_Your task_
Quote the stretch of the production ramp planner description from "Production Ramp Planner Calculator" through "can be attacked.", word for word.

───── Text

Cathode Active Material & Precursor Manufacturing calculator

Production Ramp Planner Calculator

The production ramp planner projects how many kilograms of saleable cathode active material or precursor you will actually release during a capacity ramp, after losses to downtime and first-pass yield. New CAM lines and reactor trains rarely hit nameplate immediately; uptime is suppressed by commissioning stops and first-pass release yield lags as particle morphology, residual lithium and trace metals are dialed in. Operations and supply-chain planners use this to set realistic committed volumes for offtake customers during the ramp, rather than promising gross nameplate that the line cannot release. It separates gross output from the portion lost to downtime and the portion held or reworked, so each loss bucket can be attacked.

What this calculator does

  • Estimate accepted CAM or precursor output during a production ramp after planned cycles, uptime, and first-pass release yield are applied.
  • Use it when production ramp planner in cathode active material and precursor manufacturing is being asked to take on more work and you need to know if there is room.
  • It computes gross ramp output from cycle output and cycle count, then derates it by uptime and first-pass release yield to give accepted (released) output, with explicit downtime and held/reworked losses.

──────────
───── Material provided

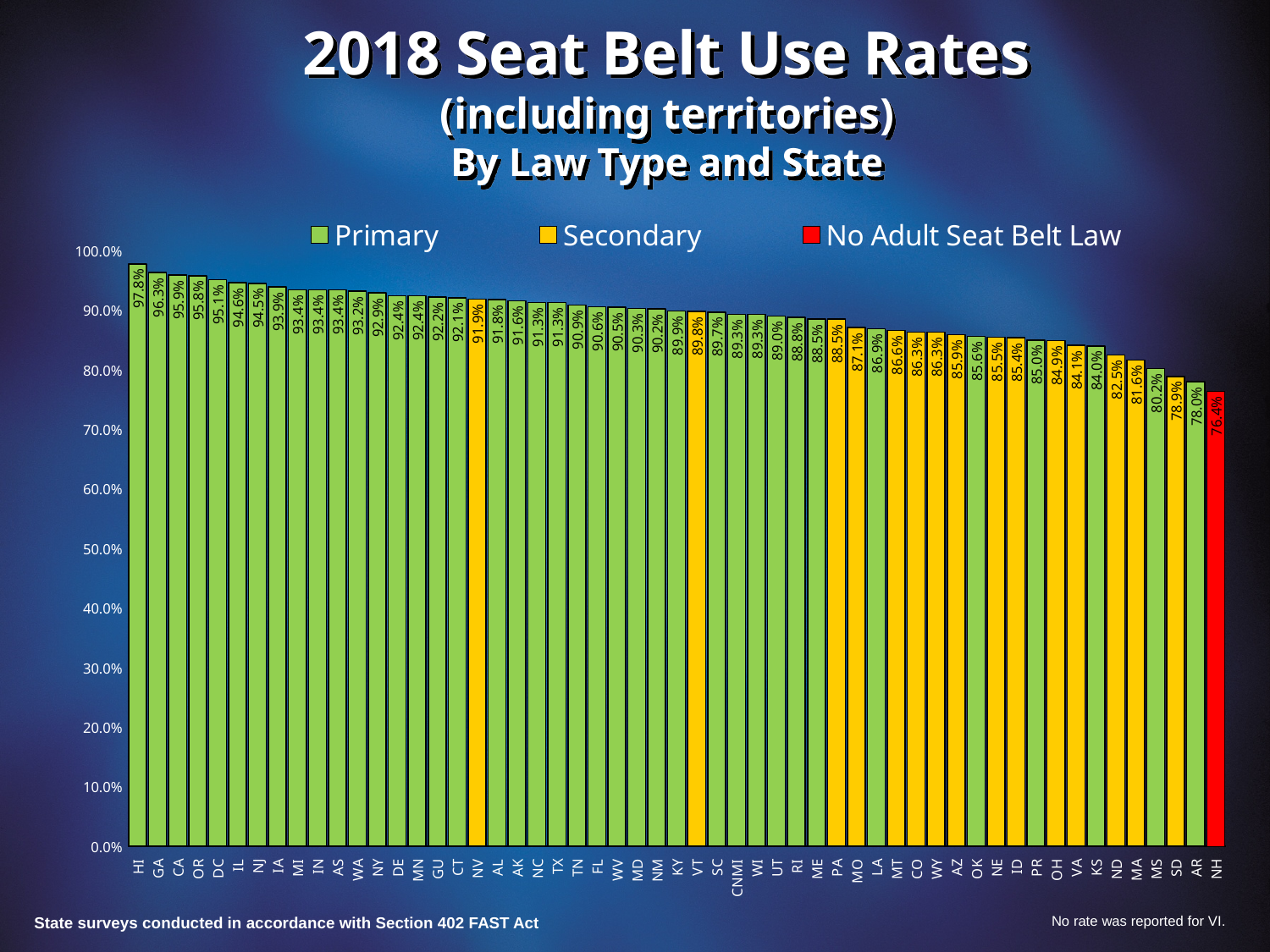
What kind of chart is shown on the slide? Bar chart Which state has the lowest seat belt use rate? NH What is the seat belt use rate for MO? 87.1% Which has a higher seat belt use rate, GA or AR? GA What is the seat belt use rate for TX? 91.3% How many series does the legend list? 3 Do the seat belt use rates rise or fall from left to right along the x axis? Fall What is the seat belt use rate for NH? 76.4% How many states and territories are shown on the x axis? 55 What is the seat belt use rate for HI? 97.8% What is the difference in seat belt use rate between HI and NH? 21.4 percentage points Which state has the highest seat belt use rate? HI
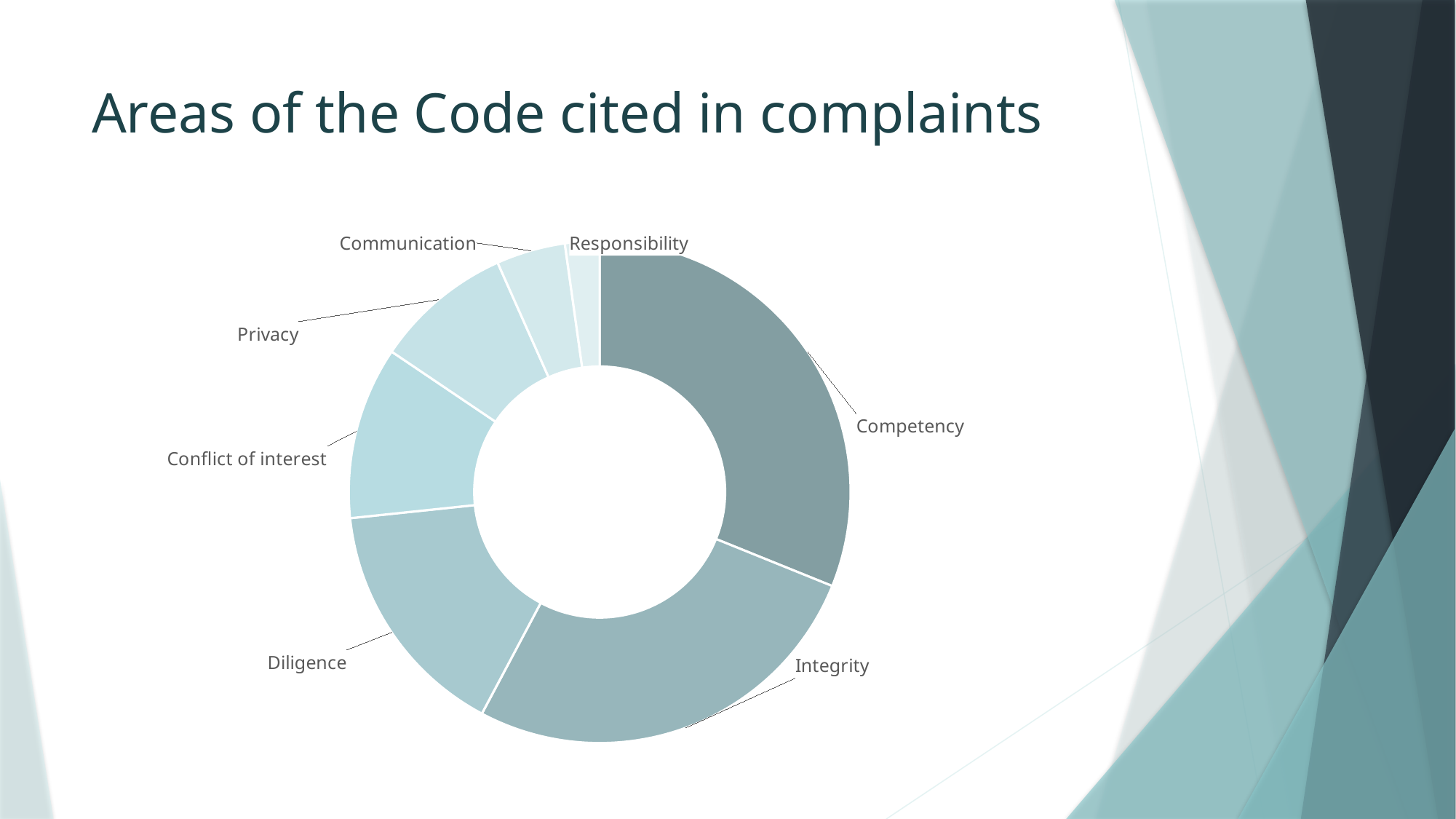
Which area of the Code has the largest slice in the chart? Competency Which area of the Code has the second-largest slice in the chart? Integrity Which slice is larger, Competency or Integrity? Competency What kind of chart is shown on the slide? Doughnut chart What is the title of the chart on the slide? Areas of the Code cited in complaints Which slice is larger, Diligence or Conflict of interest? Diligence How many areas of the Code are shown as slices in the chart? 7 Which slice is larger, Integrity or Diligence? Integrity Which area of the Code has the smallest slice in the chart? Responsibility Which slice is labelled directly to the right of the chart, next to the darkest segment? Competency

──────────

_Result for this task_
Production Ramp Planner Calculator

The production ramp planner projects how many kilograms of saleable cathode active material or precursor you will actually release during a capacity ramp, after losses to downtime and first-pass yield. New CAM lines and reactor trains rarely hit nameplate immediately; uptime is suppressed by commissioning stops and first-pass release yield lags as particle morphology, residual lithium and trace metals are dialed in. Operations and supply-chain planners use this to set realistic committed volumes for offtake customers during the ramp, rather than promising gross nameplate that the line cannot release. It separates gross output from the portion lost to downtime and the portion held or reworked, so each loss bucket can be attacked.